### [Task requirements]
Gather every line of the rows below that contains the string "pixel", matching case exactly.

Excerpts from spatial question data:
>> start
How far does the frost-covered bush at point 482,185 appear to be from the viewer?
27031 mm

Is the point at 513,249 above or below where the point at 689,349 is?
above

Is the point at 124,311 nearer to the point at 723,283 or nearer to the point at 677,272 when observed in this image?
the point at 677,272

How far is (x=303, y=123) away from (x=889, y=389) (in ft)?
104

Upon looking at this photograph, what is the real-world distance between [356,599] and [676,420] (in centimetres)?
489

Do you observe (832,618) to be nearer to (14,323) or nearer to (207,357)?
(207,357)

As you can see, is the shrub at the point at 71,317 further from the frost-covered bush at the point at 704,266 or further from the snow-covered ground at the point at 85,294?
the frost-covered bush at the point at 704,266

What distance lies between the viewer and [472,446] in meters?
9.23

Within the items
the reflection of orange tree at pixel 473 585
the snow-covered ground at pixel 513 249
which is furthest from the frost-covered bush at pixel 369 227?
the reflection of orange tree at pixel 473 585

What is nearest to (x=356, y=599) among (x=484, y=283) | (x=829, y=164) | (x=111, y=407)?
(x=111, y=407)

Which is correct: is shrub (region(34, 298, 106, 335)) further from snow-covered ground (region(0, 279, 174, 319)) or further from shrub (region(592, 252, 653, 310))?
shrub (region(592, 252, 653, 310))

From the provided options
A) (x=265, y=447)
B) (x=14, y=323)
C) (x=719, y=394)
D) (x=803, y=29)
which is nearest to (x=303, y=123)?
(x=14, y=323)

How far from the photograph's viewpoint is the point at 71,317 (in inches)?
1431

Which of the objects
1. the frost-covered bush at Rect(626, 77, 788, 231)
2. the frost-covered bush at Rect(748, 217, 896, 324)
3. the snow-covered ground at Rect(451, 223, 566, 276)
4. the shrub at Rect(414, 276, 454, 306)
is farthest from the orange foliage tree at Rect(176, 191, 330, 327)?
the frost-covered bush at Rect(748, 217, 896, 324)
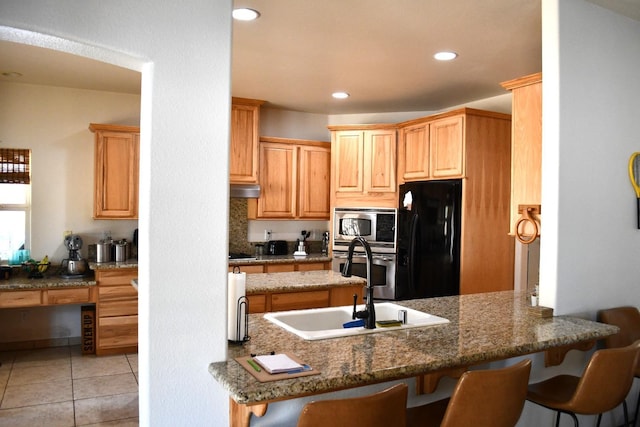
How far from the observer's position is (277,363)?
1722 millimetres

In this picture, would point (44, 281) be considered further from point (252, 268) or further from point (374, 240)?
point (374, 240)

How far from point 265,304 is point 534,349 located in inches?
77.3

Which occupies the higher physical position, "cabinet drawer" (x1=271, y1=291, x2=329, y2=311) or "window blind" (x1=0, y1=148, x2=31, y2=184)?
"window blind" (x1=0, y1=148, x2=31, y2=184)

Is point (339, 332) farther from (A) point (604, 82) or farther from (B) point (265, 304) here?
(A) point (604, 82)

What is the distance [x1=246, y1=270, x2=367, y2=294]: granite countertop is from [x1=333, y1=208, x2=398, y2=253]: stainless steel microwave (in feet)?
4.97

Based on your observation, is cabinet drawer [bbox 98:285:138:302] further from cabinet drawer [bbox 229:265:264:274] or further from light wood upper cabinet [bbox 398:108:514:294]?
light wood upper cabinet [bbox 398:108:514:294]

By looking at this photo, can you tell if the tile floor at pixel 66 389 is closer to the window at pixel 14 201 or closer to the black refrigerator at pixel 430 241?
the window at pixel 14 201

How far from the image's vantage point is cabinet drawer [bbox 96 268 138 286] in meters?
4.70

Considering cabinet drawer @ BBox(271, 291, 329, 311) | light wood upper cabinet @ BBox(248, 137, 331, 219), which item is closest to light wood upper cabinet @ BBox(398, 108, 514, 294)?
light wood upper cabinet @ BBox(248, 137, 331, 219)

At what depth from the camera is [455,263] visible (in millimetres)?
4664

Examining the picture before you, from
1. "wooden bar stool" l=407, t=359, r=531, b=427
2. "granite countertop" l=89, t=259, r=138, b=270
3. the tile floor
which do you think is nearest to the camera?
"wooden bar stool" l=407, t=359, r=531, b=427

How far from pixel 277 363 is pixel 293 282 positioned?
1892mm

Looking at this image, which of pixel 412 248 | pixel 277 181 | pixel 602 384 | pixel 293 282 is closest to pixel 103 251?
pixel 277 181

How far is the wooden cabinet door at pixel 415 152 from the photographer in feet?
16.9
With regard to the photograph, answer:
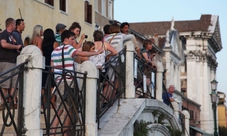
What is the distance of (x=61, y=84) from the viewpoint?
28.3 ft

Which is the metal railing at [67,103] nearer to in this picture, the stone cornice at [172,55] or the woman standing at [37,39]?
the woman standing at [37,39]

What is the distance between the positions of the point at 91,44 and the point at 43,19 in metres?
11.6

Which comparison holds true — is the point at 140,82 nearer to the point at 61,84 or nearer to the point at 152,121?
the point at 152,121

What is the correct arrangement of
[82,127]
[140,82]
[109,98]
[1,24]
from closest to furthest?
A: [82,127] → [109,98] → [140,82] → [1,24]

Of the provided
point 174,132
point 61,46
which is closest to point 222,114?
point 174,132

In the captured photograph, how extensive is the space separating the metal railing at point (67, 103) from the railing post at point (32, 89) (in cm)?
59

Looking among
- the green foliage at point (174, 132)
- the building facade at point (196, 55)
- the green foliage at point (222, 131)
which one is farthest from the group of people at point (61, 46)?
the green foliage at point (222, 131)

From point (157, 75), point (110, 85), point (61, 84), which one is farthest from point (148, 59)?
point (61, 84)

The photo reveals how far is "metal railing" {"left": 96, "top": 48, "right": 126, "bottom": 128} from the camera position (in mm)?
10070

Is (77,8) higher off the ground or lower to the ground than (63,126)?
higher

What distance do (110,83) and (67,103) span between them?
191 centimetres

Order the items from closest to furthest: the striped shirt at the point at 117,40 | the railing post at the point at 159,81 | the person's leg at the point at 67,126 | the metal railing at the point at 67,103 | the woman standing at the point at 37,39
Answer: the metal railing at the point at 67,103, the person's leg at the point at 67,126, the woman standing at the point at 37,39, the striped shirt at the point at 117,40, the railing post at the point at 159,81

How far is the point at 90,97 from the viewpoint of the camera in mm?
9102

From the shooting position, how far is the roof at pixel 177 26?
5825 cm
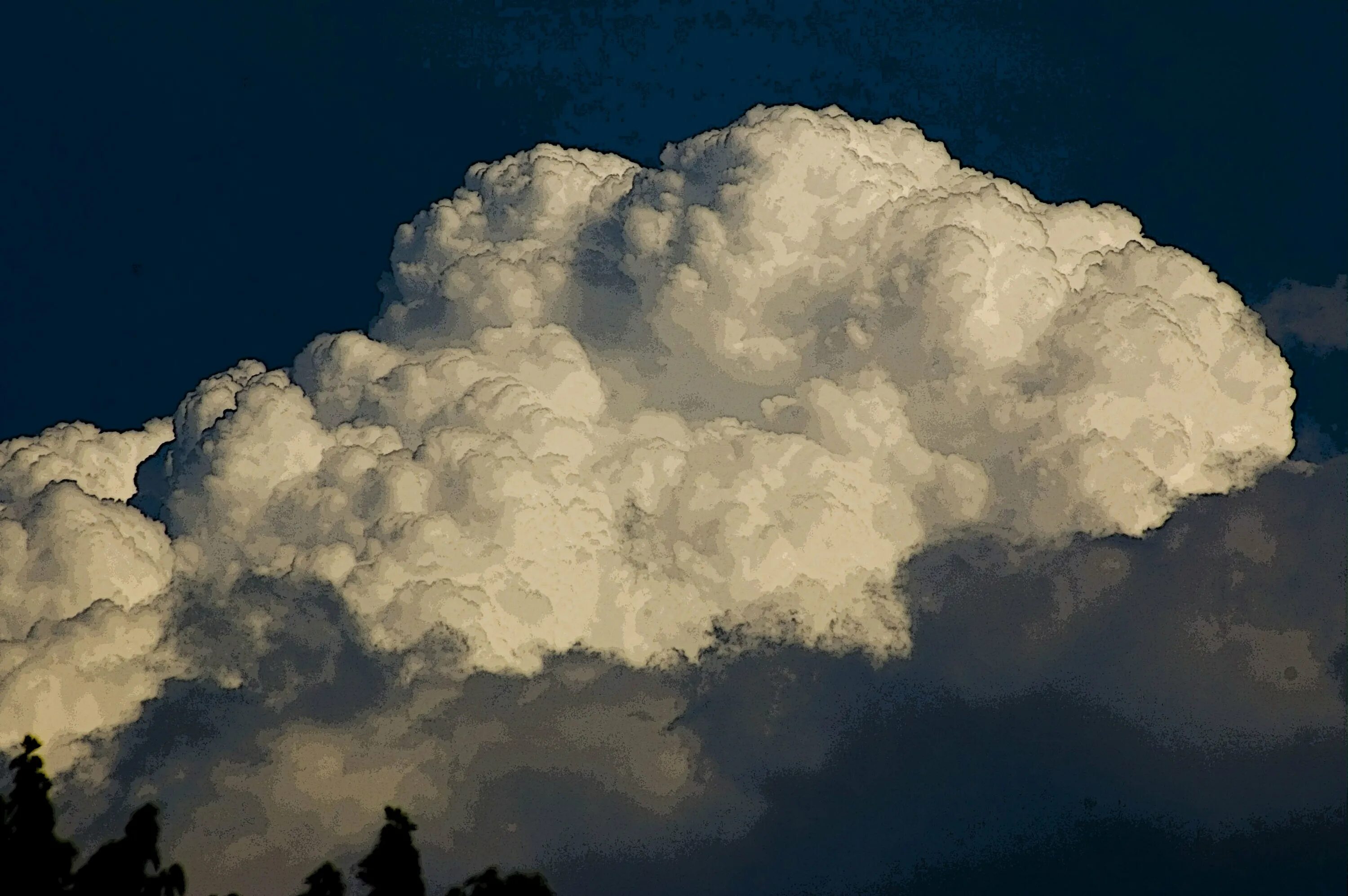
>> end
### [The output]
the reflection of orange tree at pixel 473 585
the snow-covered ground at pixel 513 249
which is furthest from the frost-covered bush at pixel 369 227?
the reflection of orange tree at pixel 473 585
By looking at this photo, can you tell if the tile floor at pixel 66 389 is closer to the window at pixel 14 201 or closer to the black refrigerator at pixel 430 241?
the window at pixel 14 201
How far from pixel 277 363 is pixel 293 282 positioned?
Looking at this image, which of pixel 412 248 | pixel 277 181 | pixel 602 384 | pixel 293 282 is closest to pixel 103 251?
pixel 277 181
How far is the wooden cabinet door at pixel 415 152 from the photographer in feet?
From the shooting position, how far is the roof at pixel 177 26?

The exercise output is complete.